Das Auto in brüllendem Orange schießt mit etwa 80km/h aus der langen Röhre, rutscht seitlich in einen angelegten Straßengraben, steigt über einen Erdwall steil in die Luft auf und kracht schließlich gegen die Böschung. Das Ganze ist kein realer Unfall, dessen Zeugen wir werden, sondern Alltag in Volvos Testzentrum in Torslanda in der Nähe von Göteborg.

Täglich werden hier Autos auf ihre passive Sicherheit getestet, was sie also aushalten, wenn es einmal kracht. Und zwar mit beträchtlichem Aufwand. So gibt es zum Beschleunigen des Vehikels einen etwa vierhundert Meter langen Tunnel, der in einem Halbkreis schwenkbar ist, um alle möglichen Szenarien und Aufprallwinkel, vom Frontalcrash bis hin zum Einschlag eines anderen Autos in einem Winkel von 90 Grad, nachvollziehen zu können.

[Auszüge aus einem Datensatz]
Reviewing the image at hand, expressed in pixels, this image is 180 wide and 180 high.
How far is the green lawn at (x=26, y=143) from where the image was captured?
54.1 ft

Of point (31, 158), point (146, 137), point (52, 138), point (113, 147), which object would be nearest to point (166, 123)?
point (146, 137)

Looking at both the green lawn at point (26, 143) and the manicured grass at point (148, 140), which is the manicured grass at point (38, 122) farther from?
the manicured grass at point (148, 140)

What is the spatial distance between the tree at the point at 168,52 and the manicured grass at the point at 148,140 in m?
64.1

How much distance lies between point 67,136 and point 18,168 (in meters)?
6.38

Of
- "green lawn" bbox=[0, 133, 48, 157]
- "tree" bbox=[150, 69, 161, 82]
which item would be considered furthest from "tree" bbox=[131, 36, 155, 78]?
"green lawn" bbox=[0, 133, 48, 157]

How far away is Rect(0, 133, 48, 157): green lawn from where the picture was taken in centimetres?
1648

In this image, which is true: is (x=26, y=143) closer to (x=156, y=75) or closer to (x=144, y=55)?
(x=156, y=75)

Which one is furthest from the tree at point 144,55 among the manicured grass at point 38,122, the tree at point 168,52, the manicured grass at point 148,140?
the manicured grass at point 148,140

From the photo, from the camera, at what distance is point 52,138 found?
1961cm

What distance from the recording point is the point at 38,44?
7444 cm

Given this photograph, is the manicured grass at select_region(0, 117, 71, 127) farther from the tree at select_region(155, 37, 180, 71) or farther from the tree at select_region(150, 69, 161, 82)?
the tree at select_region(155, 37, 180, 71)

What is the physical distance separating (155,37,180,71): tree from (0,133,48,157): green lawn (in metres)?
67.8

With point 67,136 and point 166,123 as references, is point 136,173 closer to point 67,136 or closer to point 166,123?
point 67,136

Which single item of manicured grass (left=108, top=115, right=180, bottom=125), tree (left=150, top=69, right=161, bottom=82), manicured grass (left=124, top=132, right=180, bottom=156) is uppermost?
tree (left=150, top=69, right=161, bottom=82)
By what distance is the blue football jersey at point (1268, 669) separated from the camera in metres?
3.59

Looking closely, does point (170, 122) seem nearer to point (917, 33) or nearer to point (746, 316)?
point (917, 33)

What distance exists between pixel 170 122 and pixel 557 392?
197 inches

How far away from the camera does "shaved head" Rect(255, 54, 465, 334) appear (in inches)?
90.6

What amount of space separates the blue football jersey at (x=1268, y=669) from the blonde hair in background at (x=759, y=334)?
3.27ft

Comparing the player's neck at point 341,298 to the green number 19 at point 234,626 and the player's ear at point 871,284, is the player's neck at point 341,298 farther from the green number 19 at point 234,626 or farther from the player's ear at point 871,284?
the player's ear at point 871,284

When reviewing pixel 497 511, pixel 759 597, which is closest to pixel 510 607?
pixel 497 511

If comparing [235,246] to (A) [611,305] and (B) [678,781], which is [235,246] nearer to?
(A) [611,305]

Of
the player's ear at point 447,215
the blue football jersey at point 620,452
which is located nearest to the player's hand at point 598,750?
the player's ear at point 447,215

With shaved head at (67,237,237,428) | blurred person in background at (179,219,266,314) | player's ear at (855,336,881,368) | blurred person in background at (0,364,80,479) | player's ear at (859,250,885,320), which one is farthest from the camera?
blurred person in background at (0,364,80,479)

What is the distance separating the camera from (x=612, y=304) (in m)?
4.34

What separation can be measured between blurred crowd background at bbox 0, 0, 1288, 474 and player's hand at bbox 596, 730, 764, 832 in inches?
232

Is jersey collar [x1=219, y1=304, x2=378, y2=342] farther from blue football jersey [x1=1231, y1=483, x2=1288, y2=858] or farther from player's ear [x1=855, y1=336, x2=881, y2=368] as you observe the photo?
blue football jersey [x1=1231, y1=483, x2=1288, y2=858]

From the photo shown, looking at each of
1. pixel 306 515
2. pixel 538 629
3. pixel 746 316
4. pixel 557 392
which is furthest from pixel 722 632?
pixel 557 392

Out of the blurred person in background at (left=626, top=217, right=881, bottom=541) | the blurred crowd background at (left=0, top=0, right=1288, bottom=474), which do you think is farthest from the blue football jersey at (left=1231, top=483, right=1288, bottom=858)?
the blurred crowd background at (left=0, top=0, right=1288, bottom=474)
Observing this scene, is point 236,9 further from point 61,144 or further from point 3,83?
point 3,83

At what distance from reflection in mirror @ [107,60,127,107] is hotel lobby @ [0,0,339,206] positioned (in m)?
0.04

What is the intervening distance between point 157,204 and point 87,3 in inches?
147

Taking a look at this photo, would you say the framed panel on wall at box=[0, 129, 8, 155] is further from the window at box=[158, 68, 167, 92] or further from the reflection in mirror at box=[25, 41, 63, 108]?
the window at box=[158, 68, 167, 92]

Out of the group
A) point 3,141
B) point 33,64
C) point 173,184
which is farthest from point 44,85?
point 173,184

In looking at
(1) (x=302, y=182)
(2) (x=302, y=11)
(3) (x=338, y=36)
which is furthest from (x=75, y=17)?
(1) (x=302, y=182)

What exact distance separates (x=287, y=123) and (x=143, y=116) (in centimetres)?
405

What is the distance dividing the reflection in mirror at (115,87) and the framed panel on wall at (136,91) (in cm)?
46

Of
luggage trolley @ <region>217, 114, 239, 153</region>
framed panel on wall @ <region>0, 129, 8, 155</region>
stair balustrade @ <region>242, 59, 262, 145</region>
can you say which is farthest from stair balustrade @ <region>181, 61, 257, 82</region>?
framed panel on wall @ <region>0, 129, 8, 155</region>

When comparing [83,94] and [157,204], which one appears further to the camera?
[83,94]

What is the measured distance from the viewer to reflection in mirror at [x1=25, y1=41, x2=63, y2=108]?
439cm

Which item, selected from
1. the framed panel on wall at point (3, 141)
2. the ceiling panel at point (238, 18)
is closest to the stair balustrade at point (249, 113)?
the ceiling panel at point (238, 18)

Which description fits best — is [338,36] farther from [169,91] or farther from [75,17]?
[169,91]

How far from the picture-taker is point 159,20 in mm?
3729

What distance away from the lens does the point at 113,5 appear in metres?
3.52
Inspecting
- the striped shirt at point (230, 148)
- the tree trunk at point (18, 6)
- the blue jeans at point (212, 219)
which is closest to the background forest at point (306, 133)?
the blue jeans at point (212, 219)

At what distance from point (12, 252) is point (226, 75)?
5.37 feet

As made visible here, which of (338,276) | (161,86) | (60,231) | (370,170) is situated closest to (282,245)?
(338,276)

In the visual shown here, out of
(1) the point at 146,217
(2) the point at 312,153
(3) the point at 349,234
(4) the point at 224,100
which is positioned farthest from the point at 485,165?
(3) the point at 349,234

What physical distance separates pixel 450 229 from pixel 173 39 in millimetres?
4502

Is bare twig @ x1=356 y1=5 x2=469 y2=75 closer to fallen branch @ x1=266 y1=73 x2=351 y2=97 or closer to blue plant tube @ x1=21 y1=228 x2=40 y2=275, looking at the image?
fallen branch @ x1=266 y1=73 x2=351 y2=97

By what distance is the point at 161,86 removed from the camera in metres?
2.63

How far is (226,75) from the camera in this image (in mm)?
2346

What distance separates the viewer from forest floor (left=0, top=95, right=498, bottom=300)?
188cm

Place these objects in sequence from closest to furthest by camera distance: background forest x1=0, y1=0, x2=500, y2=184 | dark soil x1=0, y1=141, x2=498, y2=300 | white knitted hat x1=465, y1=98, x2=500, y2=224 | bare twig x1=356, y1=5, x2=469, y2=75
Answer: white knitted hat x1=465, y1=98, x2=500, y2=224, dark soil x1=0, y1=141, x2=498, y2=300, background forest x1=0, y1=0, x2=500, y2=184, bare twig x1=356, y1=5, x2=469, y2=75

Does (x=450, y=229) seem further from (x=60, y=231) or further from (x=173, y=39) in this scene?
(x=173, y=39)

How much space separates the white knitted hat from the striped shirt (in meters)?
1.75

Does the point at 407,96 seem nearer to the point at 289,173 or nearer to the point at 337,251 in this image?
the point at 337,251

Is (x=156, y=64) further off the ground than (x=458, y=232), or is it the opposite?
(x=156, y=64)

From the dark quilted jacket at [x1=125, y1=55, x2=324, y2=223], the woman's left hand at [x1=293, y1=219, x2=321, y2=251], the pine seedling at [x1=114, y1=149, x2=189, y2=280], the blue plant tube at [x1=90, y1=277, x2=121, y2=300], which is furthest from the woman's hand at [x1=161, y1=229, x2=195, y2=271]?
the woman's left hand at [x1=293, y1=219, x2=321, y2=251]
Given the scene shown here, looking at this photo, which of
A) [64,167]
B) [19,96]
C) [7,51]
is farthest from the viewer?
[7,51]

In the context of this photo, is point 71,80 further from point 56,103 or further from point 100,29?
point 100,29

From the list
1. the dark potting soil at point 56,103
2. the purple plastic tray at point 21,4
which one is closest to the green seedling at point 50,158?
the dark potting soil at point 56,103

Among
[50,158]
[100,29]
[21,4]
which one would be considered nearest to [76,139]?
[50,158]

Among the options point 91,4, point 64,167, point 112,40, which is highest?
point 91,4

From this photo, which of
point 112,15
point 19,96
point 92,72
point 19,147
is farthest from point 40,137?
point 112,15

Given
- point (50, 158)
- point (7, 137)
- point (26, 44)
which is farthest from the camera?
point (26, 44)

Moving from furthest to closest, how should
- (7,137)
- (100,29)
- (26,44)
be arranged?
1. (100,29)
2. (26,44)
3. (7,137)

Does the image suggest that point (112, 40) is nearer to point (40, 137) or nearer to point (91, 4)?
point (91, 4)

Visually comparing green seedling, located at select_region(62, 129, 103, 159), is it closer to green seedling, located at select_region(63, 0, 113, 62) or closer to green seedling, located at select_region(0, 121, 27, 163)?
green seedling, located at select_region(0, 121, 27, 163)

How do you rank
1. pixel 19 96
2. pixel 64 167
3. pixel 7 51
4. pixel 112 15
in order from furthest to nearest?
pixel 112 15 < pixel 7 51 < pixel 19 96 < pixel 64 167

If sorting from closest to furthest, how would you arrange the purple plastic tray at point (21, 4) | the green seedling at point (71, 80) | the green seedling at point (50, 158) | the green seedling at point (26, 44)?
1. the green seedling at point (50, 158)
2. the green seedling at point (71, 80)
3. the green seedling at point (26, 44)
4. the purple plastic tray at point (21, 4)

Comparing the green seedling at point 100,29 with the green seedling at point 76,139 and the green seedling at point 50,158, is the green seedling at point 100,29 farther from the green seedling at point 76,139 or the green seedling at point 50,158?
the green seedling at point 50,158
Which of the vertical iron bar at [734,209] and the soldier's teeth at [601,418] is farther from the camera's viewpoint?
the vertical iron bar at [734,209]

** AUFGABE 1 **
Prüfe, ob die folgenden Aussagen mit dem Auszug über das Volvo-Testzentrum übereinstimmen, und antworte jeweils mit Ja oder Nein samt den entscheidenden Worten des Auszugs als genauem Zitat: (a) Der beschriebene Aufprall ist ein echter Unfall. (b) Der Tunnel zum Beschleunigen ist etwa vierhundert Meter lang. (c) Das Testzentrum liegt in der Nähe von Stockholm.
** AUFGABE 2 **
Gib den Teil des Auszugs über das Volvo-Testzentrum, der mit den Worten „Das Auto in“ beginnt und mit „nachvollziehen zu können.“ endet, erneut wieder und ersetze darin „Tunnel“ durch „Kanal“.

** DEINE ANTWORT 1 **
(a) Nein: „Das Ganze ist kein realer Unfall, dessen Zeugen wir werden“
(b) Ja: „einen etwa vierhundert Meter langen Tunnel“
(c) Nein: „in Torslanda in der Nähe von Göteborg“

** DEINE ANTWORT 2 **
Das Auto in brüllendem Orange schießt mit etwa 80km/h aus der langen Röhre, rutscht seitlich in einen angelegten Straßengraben, steigt über einen Erdwall steil in die Luft auf und kracht schließlich gegen die Böschung. Das Ganze ist kein realer Unfall, dessen Zeugen wir werden, sondern Alltag in Volvos Testzentrum in Torslanda in der Nähe von Göteborg.

Täglich werden hier Autos auf ihre passive Sicherheit getestet, was sie also aushalten, wenn es einmal kracht. Und zwar mit beträchtlichem Aufwand. So gibt es zum Beschleunigen des Vehikels einen etwa vierhundert Meter langen Kanal, der in einem Halbkreis schwenkbar ist, um alle möglichen Szenarien und Aufprallwinkel, vom Frontalcrash bis hin zum Einschlag eines anderen Autos in einem Winkel von 90 Grad, nachvollziehen zu können.